Last Nov. 4, voters outside a Philadelphia polling place were greeted by two men wearing the paramilitary-style uniform of the New Black Panther Party for Self-Defense. One carried a nightstick, an act of intimidation captured on video and immortalized on YouTube. According to a witness, a self-described liberal, one of the Panthers shouted (presumably to a white voter): "Now you will see what it is like to be ruled by the black man, cracker."
Citing both the menacing "deployment" of the Panthers and their abusive language, out- going U.S. Atty. Gen. Michael B. Mukasey in January asked a federal judge to declare the two men caught on videotape, an associate and the New Black Panther Party in violation of the Voting Rights Act and to enjoin them and their "agents and successors" from blocking polling places dressed in uniforms or carrying weapons.
But after the defendants failed to appear in court, the Justice Department, now led by Atty. Gen. Eric H. Holder Jr., dismissed most of the civil lawsuit, contenting itself with an injunction ordering the man with the nightstick not to display a weapon at a polling place.
The turnaround quickly became a cause celebre for the Republican Party and conservatives in the media, though criticism also came from the U.S. Civil Rights Commission. The Washington Times reported that political appointees had overruled career attorneys. Not so, said the administration, adding that Associate Atty. Gen. Thomas Perrelli simply ratified a decision by career lawyers, including the acting assistant attorney general for civil rights, not to proceed because of legal and factual problems.
It's difficult to disentangle the merits of this debate from partisan politics. During the Bush administration, Democrats (rightly) complained that the Justice Department had been politicized under the unwatchful eye of Atty. Gen. Alberto R. Gonzales. Now it's the Republicans' turn. For example, former Vice President Dick Cheney recklessly characterized as an "outrageous political act" Holder's decision to ask a career prosecutor to determine whether some CIA employees might have violated the law in interrogating suspected terrorists.

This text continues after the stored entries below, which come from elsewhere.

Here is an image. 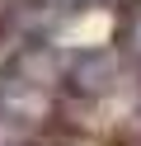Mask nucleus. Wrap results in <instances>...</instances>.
I'll return each mask as SVG.
<instances>
[{"label":"nucleus","mask_w":141,"mask_h":146,"mask_svg":"<svg viewBox=\"0 0 141 146\" xmlns=\"http://www.w3.org/2000/svg\"><path fill=\"white\" fill-rule=\"evenodd\" d=\"M71 80H75V90L89 94V99L108 94V90L118 85V57H113V52H89L85 61H75Z\"/></svg>","instance_id":"1"},{"label":"nucleus","mask_w":141,"mask_h":146,"mask_svg":"<svg viewBox=\"0 0 141 146\" xmlns=\"http://www.w3.org/2000/svg\"><path fill=\"white\" fill-rule=\"evenodd\" d=\"M61 5H99V0H61Z\"/></svg>","instance_id":"2"},{"label":"nucleus","mask_w":141,"mask_h":146,"mask_svg":"<svg viewBox=\"0 0 141 146\" xmlns=\"http://www.w3.org/2000/svg\"><path fill=\"white\" fill-rule=\"evenodd\" d=\"M0 80H5V76H0Z\"/></svg>","instance_id":"3"}]
</instances>
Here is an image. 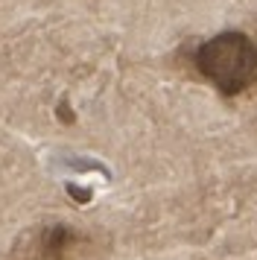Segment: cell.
<instances>
[{"instance_id":"obj_1","label":"cell","mask_w":257,"mask_h":260,"mask_svg":"<svg viewBox=\"0 0 257 260\" xmlns=\"http://www.w3.org/2000/svg\"><path fill=\"white\" fill-rule=\"evenodd\" d=\"M193 68L222 96H240L257 85V41L245 32L213 36L196 47Z\"/></svg>"},{"instance_id":"obj_2","label":"cell","mask_w":257,"mask_h":260,"mask_svg":"<svg viewBox=\"0 0 257 260\" xmlns=\"http://www.w3.org/2000/svg\"><path fill=\"white\" fill-rule=\"evenodd\" d=\"M91 248V237L65 222L29 228L12 246V260H79Z\"/></svg>"}]
</instances>
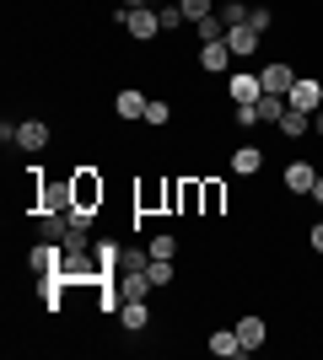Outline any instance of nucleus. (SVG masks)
Returning a JSON list of instances; mask_svg holds the SVG:
<instances>
[{"instance_id": "obj_1", "label": "nucleus", "mask_w": 323, "mask_h": 360, "mask_svg": "<svg viewBox=\"0 0 323 360\" xmlns=\"http://www.w3.org/2000/svg\"><path fill=\"white\" fill-rule=\"evenodd\" d=\"M70 194H76V210H97L103 205V178L92 167H81V172H70Z\"/></svg>"}, {"instance_id": "obj_2", "label": "nucleus", "mask_w": 323, "mask_h": 360, "mask_svg": "<svg viewBox=\"0 0 323 360\" xmlns=\"http://www.w3.org/2000/svg\"><path fill=\"white\" fill-rule=\"evenodd\" d=\"M151 274H146V269H119V274H113V296H119V301H146V296H151Z\"/></svg>"}, {"instance_id": "obj_3", "label": "nucleus", "mask_w": 323, "mask_h": 360, "mask_svg": "<svg viewBox=\"0 0 323 360\" xmlns=\"http://www.w3.org/2000/svg\"><path fill=\"white\" fill-rule=\"evenodd\" d=\"M119 22L129 27V38H140V44H151V38H162V16H156L151 6H140V11H119Z\"/></svg>"}, {"instance_id": "obj_4", "label": "nucleus", "mask_w": 323, "mask_h": 360, "mask_svg": "<svg viewBox=\"0 0 323 360\" xmlns=\"http://www.w3.org/2000/svg\"><path fill=\"white\" fill-rule=\"evenodd\" d=\"M286 103H291V108H302V113H318V108H323V86L312 81V75H296V81H291V91H286Z\"/></svg>"}, {"instance_id": "obj_5", "label": "nucleus", "mask_w": 323, "mask_h": 360, "mask_svg": "<svg viewBox=\"0 0 323 360\" xmlns=\"http://www.w3.org/2000/svg\"><path fill=\"white\" fill-rule=\"evenodd\" d=\"M227 97H232V108H248V103H259V97H264V81L237 70V75H227Z\"/></svg>"}, {"instance_id": "obj_6", "label": "nucleus", "mask_w": 323, "mask_h": 360, "mask_svg": "<svg viewBox=\"0 0 323 360\" xmlns=\"http://www.w3.org/2000/svg\"><path fill=\"white\" fill-rule=\"evenodd\" d=\"M65 285H70V274H65V269H49V274H38V296H44V307H49V312H60Z\"/></svg>"}, {"instance_id": "obj_7", "label": "nucleus", "mask_w": 323, "mask_h": 360, "mask_svg": "<svg viewBox=\"0 0 323 360\" xmlns=\"http://www.w3.org/2000/svg\"><path fill=\"white\" fill-rule=\"evenodd\" d=\"M16 146L27 150V156H38V150L49 146V124L44 119H22V124H16Z\"/></svg>"}, {"instance_id": "obj_8", "label": "nucleus", "mask_w": 323, "mask_h": 360, "mask_svg": "<svg viewBox=\"0 0 323 360\" xmlns=\"http://www.w3.org/2000/svg\"><path fill=\"white\" fill-rule=\"evenodd\" d=\"M259 44H264V32H253L243 22V27H227V49L237 54V60H248V54H259Z\"/></svg>"}, {"instance_id": "obj_9", "label": "nucleus", "mask_w": 323, "mask_h": 360, "mask_svg": "<svg viewBox=\"0 0 323 360\" xmlns=\"http://www.w3.org/2000/svg\"><path fill=\"white\" fill-rule=\"evenodd\" d=\"M259 81H264V91H280V97H286V91H291V81H296V70L286 60H270L259 70Z\"/></svg>"}, {"instance_id": "obj_10", "label": "nucleus", "mask_w": 323, "mask_h": 360, "mask_svg": "<svg viewBox=\"0 0 323 360\" xmlns=\"http://www.w3.org/2000/svg\"><path fill=\"white\" fill-rule=\"evenodd\" d=\"M65 231H70V210L38 215V242H65Z\"/></svg>"}, {"instance_id": "obj_11", "label": "nucleus", "mask_w": 323, "mask_h": 360, "mask_svg": "<svg viewBox=\"0 0 323 360\" xmlns=\"http://www.w3.org/2000/svg\"><path fill=\"white\" fill-rule=\"evenodd\" d=\"M146 103H151V97H146V91H135V86H124L119 97H113V113H119V119H146Z\"/></svg>"}, {"instance_id": "obj_12", "label": "nucleus", "mask_w": 323, "mask_h": 360, "mask_svg": "<svg viewBox=\"0 0 323 360\" xmlns=\"http://www.w3.org/2000/svg\"><path fill=\"white\" fill-rule=\"evenodd\" d=\"M151 210H167V183H146V188H135V215H151Z\"/></svg>"}, {"instance_id": "obj_13", "label": "nucleus", "mask_w": 323, "mask_h": 360, "mask_svg": "<svg viewBox=\"0 0 323 360\" xmlns=\"http://www.w3.org/2000/svg\"><path fill=\"white\" fill-rule=\"evenodd\" d=\"M275 129H280L286 140H302V135H312V113H302V108H291V103H286V119H280Z\"/></svg>"}, {"instance_id": "obj_14", "label": "nucleus", "mask_w": 323, "mask_h": 360, "mask_svg": "<svg viewBox=\"0 0 323 360\" xmlns=\"http://www.w3.org/2000/svg\"><path fill=\"white\" fill-rule=\"evenodd\" d=\"M286 119V97L280 91H264L259 103H253V124H280Z\"/></svg>"}, {"instance_id": "obj_15", "label": "nucleus", "mask_w": 323, "mask_h": 360, "mask_svg": "<svg viewBox=\"0 0 323 360\" xmlns=\"http://www.w3.org/2000/svg\"><path fill=\"white\" fill-rule=\"evenodd\" d=\"M210 355H221V360L248 355V349H243V339H237V328H215V333H210Z\"/></svg>"}, {"instance_id": "obj_16", "label": "nucleus", "mask_w": 323, "mask_h": 360, "mask_svg": "<svg viewBox=\"0 0 323 360\" xmlns=\"http://www.w3.org/2000/svg\"><path fill=\"white\" fill-rule=\"evenodd\" d=\"M259 167H264V150L259 146H237V150H232V172H237V178H253Z\"/></svg>"}, {"instance_id": "obj_17", "label": "nucleus", "mask_w": 323, "mask_h": 360, "mask_svg": "<svg viewBox=\"0 0 323 360\" xmlns=\"http://www.w3.org/2000/svg\"><path fill=\"white\" fill-rule=\"evenodd\" d=\"M312 178H318L312 162H291L286 167V188H291V194H312Z\"/></svg>"}, {"instance_id": "obj_18", "label": "nucleus", "mask_w": 323, "mask_h": 360, "mask_svg": "<svg viewBox=\"0 0 323 360\" xmlns=\"http://www.w3.org/2000/svg\"><path fill=\"white\" fill-rule=\"evenodd\" d=\"M237 339H243V349H259L264 339H270V323H264V317H253V312H248L243 323H237Z\"/></svg>"}, {"instance_id": "obj_19", "label": "nucleus", "mask_w": 323, "mask_h": 360, "mask_svg": "<svg viewBox=\"0 0 323 360\" xmlns=\"http://www.w3.org/2000/svg\"><path fill=\"white\" fill-rule=\"evenodd\" d=\"M60 242H38V248H32V258H27V264H32V274H49V269H60Z\"/></svg>"}, {"instance_id": "obj_20", "label": "nucleus", "mask_w": 323, "mask_h": 360, "mask_svg": "<svg viewBox=\"0 0 323 360\" xmlns=\"http://www.w3.org/2000/svg\"><path fill=\"white\" fill-rule=\"evenodd\" d=\"M227 60H232L227 38H221V44H205V49H200V70H210V75H221V70H227Z\"/></svg>"}, {"instance_id": "obj_21", "label": "nucleus", "mask_w": 323, "mask_h": 360, "mask_svg": "<svg viewBox=\"0 0 323 360\" xmlns=\"http://www.w3.org/2000/svg\"><path fill=\"white\" fill-rule=\"evenodd\" d=\"M119 323L129 333H140L146 323H151V307H146V301H124V307H119Z\"/></svg>"}, {"instance_id": "obj_22", "label": "nucleus", "mask_w": 323, "mask_h": 360, "mask_svg": "<svg viewBox=\"0 0 323 360\" xmlns=\"http://www.w3.org/2000/svg\"><path fill=\"white\" fill-rule=\"evenodd\" d=\"M200 194H205V215H221V210H227V183H221V178H205Z\"/></svg>"}, {"instance_id": "obj_23", "label": "nucleus", "mask_w": 323, "mask_h": 360, "mask_svg": "<svg viewBox=\"0 0 323 360\" xmlns=\"http://www.w3.org/2000/svg\"><path fill=\"white\" fill-rule=\"evenodd\" d=\"M178 210H184V215H205V194H200V178H184V194H178Z\"/></svg>"}, {"instance_id": "obj_24", "label": "nucleus", "mask_w": 323, "mask_h": 360, "mask_svg": "<svg viewBox=\"0 0 323 360\" xmlns=\"http://www.w3.org/2000/svg\"><path fill=\"white\" fill-rule=\"evenodd\" d=\"M189 27L200 32V44H221V38H227V22H221V16H200V22H189Z\"/></svg>"}, {"instance_id": "obj_25", "label": "nucleus", "mask_w": 323, "mask_h": 360, "mask_svg": "<svg viewBox=\"0 0 323 360\" xmlns=\"http://www.w3.org/2000/svg\"><path fill=\"white\" fill-rule=\"evenodd\" d=\"M146 253H151V258H178V237H167V231H156V237L146 242Z\"/></svg>"}, {"instance_id": "obj_26", "label": "nucleus", "mask_w": 323, "mask_h": 360, "mask_svg": "<svg viewBox=\"0 0 323 360\" xmlns=\"http://www.w3.org/2000/svg\"><path fill=\"white\" fill-rule=\"evenodd\" d=\"M146 274H151V285H156V290L172 285V258H151V264H146Z\"/></svg>"}, {"instance_id": "obj_27", "label": "nucleus", "mask_w": 323, "mask_h": 360, "mask_svg": "<svg viewBox=\"0 0 323 360\" xmlns=\"http://www.w3.org/2000/svg\"><path fill=\"white\" fill-rule=\"evenodd\" d=\"M215 16H221L227 27H243V22H248V6H243V0H227V6H221Z\"/></svg>"}, {"instance_id": "obj_28", "label": "nucleus", "mask_w": 323, "mask_h": 360, "mask_svg": "<svg viewBox=\"0 0 323 360\" xmlns=\"http://www.w3.org/2000/svg\"><path fill=\"white\" fill-rule=\"evenodd\" d=\"M248 27H253V32H270V27H275V11H270V6H253V11H248Z\"/></svg>"}, {"instance_id": "obj_29", "label": "nucleus", "mask_w": 323, "mask_h": 360, "mask_svg": "<svg viewBox=\"0 0 323 360\" xmlns=\"http://www.w3.org/2000/svg\"><path fill=\"white\" fill-rule=\"evenodd\" d=\"M156 16H162V32H178V27L189 22V16H184V6H162Z\"/></svg>"}, {"instance_id": "obj_30", "label": "nucleus", "mask_w": 323, "mask_h": 360, "mask_svg": "<svg viewBox=\"0 0 323 360\" xmlns=\"http://www.w3.org/2000/svg\"><path fill=\"white\" fill-rule=\"evenodd\" d=\"M167 119H172V108L151 97V103H146V124H167Z\"/></svg>"}, {"instance_id": "obj_31", "label": "nucleus", "mask_w": 323, "mask_h": 360, "mask_svg": "<svg viewBox=\"0 0 323 360\" xmlns=\"http://www.w3.org/2000/svg\"><path fill=\"white\" fill-rule=\"evenodd\" d=\"M178 6H184V16H189V22H200V16H210V0H178Z\"/></svg>"}, {"instance_id": "obj_32", "label": "nucleus", "mask_w": 323, "mask_h": 360, "mask_svg": "<svg viewBox=\"0 0 323 360\" xmlns=\"http://www.w3.org/2000/svg\"><path fill=\"white\" fill-rule=\"evenodd\" d=\"M92 221H97V210H70V226H81V231H92Z\"/></svg>"}, {"instance_id": "obj_33", "label": "nucleus", "mask_w": 323, "mask_h": 360, "mask_svg": "<svg viewBox=\"0 0 323 360\" xmlns=\"http://www.w3.org/2000/svg\"><path fill=\"white\" fill-rule=\"evenodd\" d=\"M178 194H184V183L167 178V210H172V215H178Z\"/></svg>"}, {"instance_id": "obj_34", "label": "nucleus", "mask_w": 323, "mask_h": 360, "mask_svg": "<svg viewBox=\"0 0 323 360\" xmlns=\"http://www.w3.org/2000/svg\"><path fill=\"white\" fill-rule=\"evenodd\" d=\"M312 253H323V221L312 226Z\"/></svg>"}, {"instance_id": "obj_35", "label": "nucleus", "mask_w": 323, "mask_h": 360, "mask_svg": "<svg viewBox=\"0 0 323 360\" xmlns=\"http://www.w3.org/2000/svg\"><path fill=\"white\" fill-rule=\"evenodd\" d=\"M312 199H318V205H323V172H318V178H312Z\"/></svg>"}, {"instance_id": "obj_36", "label": "nucleus", "mask_w": 323, "mask_h": 360, "mask_svg": "<svg viewBox=\"0 0 323 360\" xmlns=\"http://www.w3.org/2000/svg\"><path fill=\"white\" fill-rule=\"evenodd\" d=\"M312 135H323V108H318V113H312Z\"/></svg>"}, {"instance_id": "obj_37", "label": "nucleus", "mask_w": 323, "mask_h": 360, "mask_svg": "<svg viewBox=\"0 0 323 360\" xmlns=\"http://www.w3.org/2000/svg\"><path fill=\"white\" fill-rule=\"evenodd\" d=\"M140 6H151V0H124V11H140Z\"/></svg>"}]
</instances>
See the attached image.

Given the Black Panthers' appalling conduct, Holder should err on the side of disclosure in answering questions from Congress and the Civil Rights Commission about why the Justice Department changed course. It's also reassuring that the department's Office of Professional Responsibility is looking into the dismissal of charges. If, however, it finds no evidence of improper political motives, Republicans should register their disagreement with the decision and move on.